## Selected extract
I think the public hand-wringing over wind misses the point. Gas is dispatchable, wind is intermittent. When we really need a lot more generation at a moment's notice, you can have every available gas turbine running full tilt (unless, due difficult circumstances and human error, a bunch of them break) while wind will just give you whatever it's going to give you. You can't command the wind. The intermittent nature of wind generation means more volatility, more difficulty in planning and in maintaining control of the grid, and more ancillary services (and costs) to make sure you can balance supply with demand all the time. If we're going to have a very large wind presence in our generation stack, we need to think very carefully about all the ancillary service needs that will create and what capacity reserve margin we're going to need (I suspect a much higher one given the volatility). And we really need diversity in our generation mix. In this disaster, we were exposed to flaws in our over-reliance on the gas supply chain. As we increasingly increase our reliance on wind, the next disaster might be from a heat wave in which the wind doesn't blow.
wind sun thermal nuclear super grid at some point down the road, gas should be nothing more than emergency reserve
I'd throw in hydro, batteries, demand response, energy efficiency, sequestration, hydrogen. That's the dream. But the utility industry is a battleship. It takes a long time to turn.
lots of inertia especially when industry “management” is part of gov I heard Buffet group proposed 5 emergency reserve gas power plants strategically spread over texas
I believe Buffet proposes 10 reserve plants. Another company had a similar proposal for 11. Buffett owns regulated utilities in the west and is fighting efforts to restructure his markets to allow competition, so he'd like nothing better than to throw a big cherry bomb into a competitive market that works. In my view, the biggest thing that holds the industry back from swifter and more radical transformation is the dominance of regulated utilities. But liberals reflexively oppose restructuring, foolishly support the dinosaurs at the investor-owned utilities (easier to implement socialist policy that way - not that there's anything wrong with that), and actually get in the way of the energy transformation that they badly want. Ok, off my soap box now.
At what point does this self-defeating, dangerous pride start impacting all of the things that Abbott likes to tout (companies relocating here, people moving here, etc.)? Would large international corporations think twice about moving here if they can't be guaranteed steady electricity?
Republicans don't care about people dying. 151 dead from power outages, 600k dead from covid. Those are all the price of "freedom"
@MojoMan do you have any political cartoons that discuss where Ted Cruz will be vacationing when then power goes out again? I have $5 on Iceland.
I’m afraid Republican politicians might not consider a warming trend and stick to old models. It’s not just heat but extreme weather patterns getting more regular. We will likely be again unprepared for the next predictable extreme events.
I don't hear California begging for reduce power usage on in mid-June, not the dog days of August. Maybe they know what they are doing. How about Abbott fix ERCOT, instead of focusing on voter suppression.
They'll guarantee corporations power even if they need to shutdown every residential supply. That's why companies are moving here, preferred status.
I had a forced outage or whatever in North Austin. Austin Energy sent me an email as fortunately I was driving back from Houston so I missed it.

## Information shown
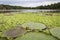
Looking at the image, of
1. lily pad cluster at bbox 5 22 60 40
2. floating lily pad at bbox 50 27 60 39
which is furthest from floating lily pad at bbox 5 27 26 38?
floating lily pad at bbox 50 27 60 39

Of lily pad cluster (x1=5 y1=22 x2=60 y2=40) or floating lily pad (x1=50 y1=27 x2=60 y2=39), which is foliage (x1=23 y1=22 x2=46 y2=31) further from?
floating lily pad (x1=50 y1=27 x2=60 y2=39)

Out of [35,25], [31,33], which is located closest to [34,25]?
[35,25]

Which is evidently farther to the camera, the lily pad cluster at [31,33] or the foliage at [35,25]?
the foliage at [35,25]

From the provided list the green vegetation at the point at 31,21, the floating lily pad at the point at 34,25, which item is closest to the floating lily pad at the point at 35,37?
the green vegetation at the point at 31,21

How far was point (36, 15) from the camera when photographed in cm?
152

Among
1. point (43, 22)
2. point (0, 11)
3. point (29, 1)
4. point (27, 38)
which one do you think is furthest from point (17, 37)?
point (29, 1)

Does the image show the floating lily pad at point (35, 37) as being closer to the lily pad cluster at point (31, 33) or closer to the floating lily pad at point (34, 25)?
the lily pad cluster at point (31, 33)

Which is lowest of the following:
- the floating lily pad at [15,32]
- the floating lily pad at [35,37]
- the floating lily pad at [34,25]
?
the floating lily pad at [35,37]

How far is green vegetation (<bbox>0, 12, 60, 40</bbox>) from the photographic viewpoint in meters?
1.21

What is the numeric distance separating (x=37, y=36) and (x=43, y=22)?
0.79 ft

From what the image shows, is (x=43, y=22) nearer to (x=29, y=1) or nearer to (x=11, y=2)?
(x=29, y=1)

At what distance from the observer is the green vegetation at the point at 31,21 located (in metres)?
1.21

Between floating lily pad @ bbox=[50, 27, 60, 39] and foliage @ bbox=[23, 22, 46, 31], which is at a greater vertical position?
foliage @ bbox=[23, 22, 46, 31]

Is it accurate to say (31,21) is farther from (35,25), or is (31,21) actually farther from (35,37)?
(35,37)
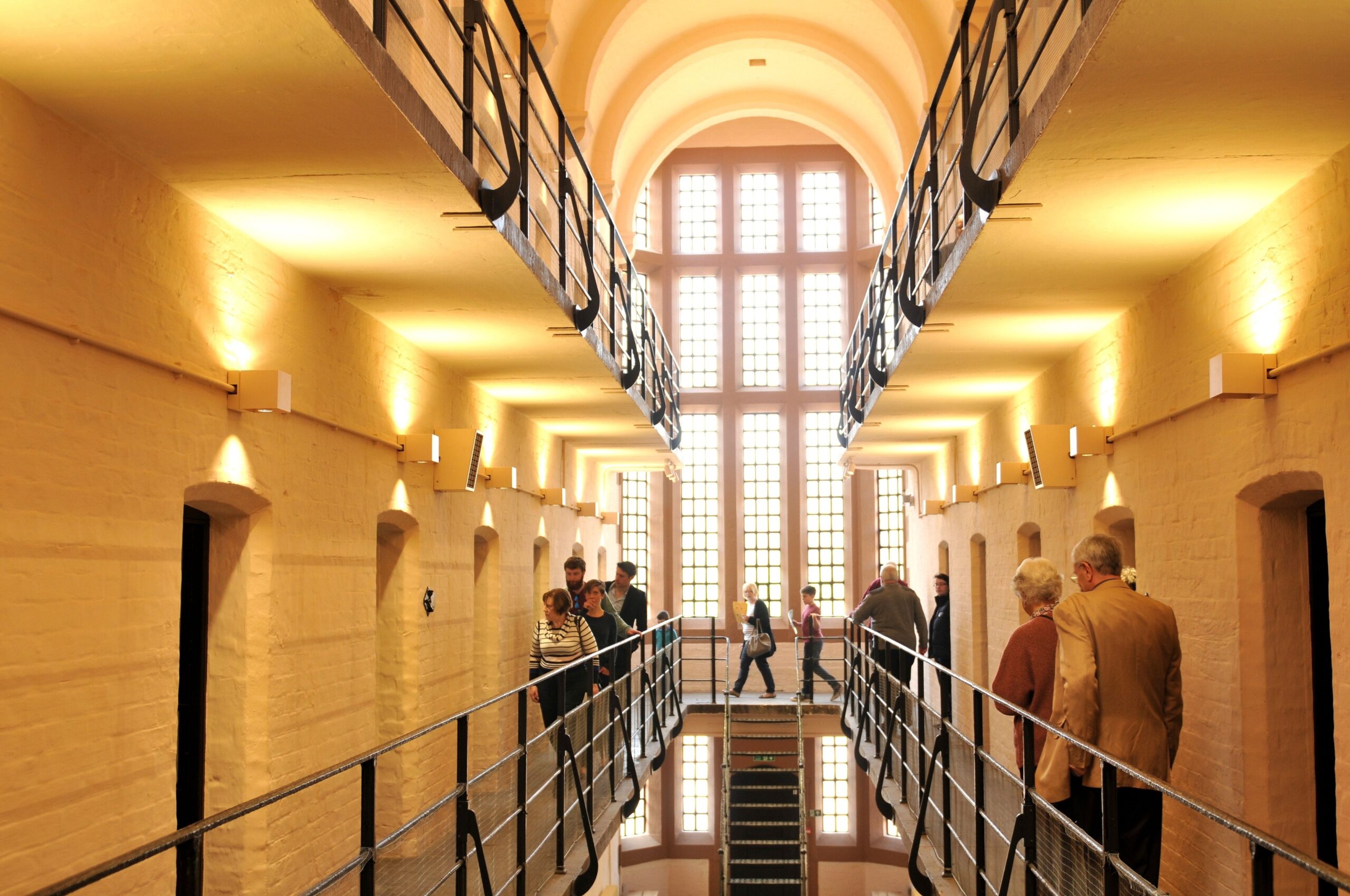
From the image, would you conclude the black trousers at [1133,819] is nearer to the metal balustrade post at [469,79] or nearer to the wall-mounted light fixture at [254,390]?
the metal balustrade post at [469,79]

## Work to complete
**1)** In the grid discussion, list everything named in the comment that begins "I'd throw in hydro".
**2)** Translate this sentence from the grid discussion into Spanish: "And we really need diversity in our generation mix."

## Responses to the tasks
**1)** hydro, batteries, demand response, energy efficiency, sequestration, hydrogen

**2)** Y realmente necesitamos diversidad en nuestra combinación de generación.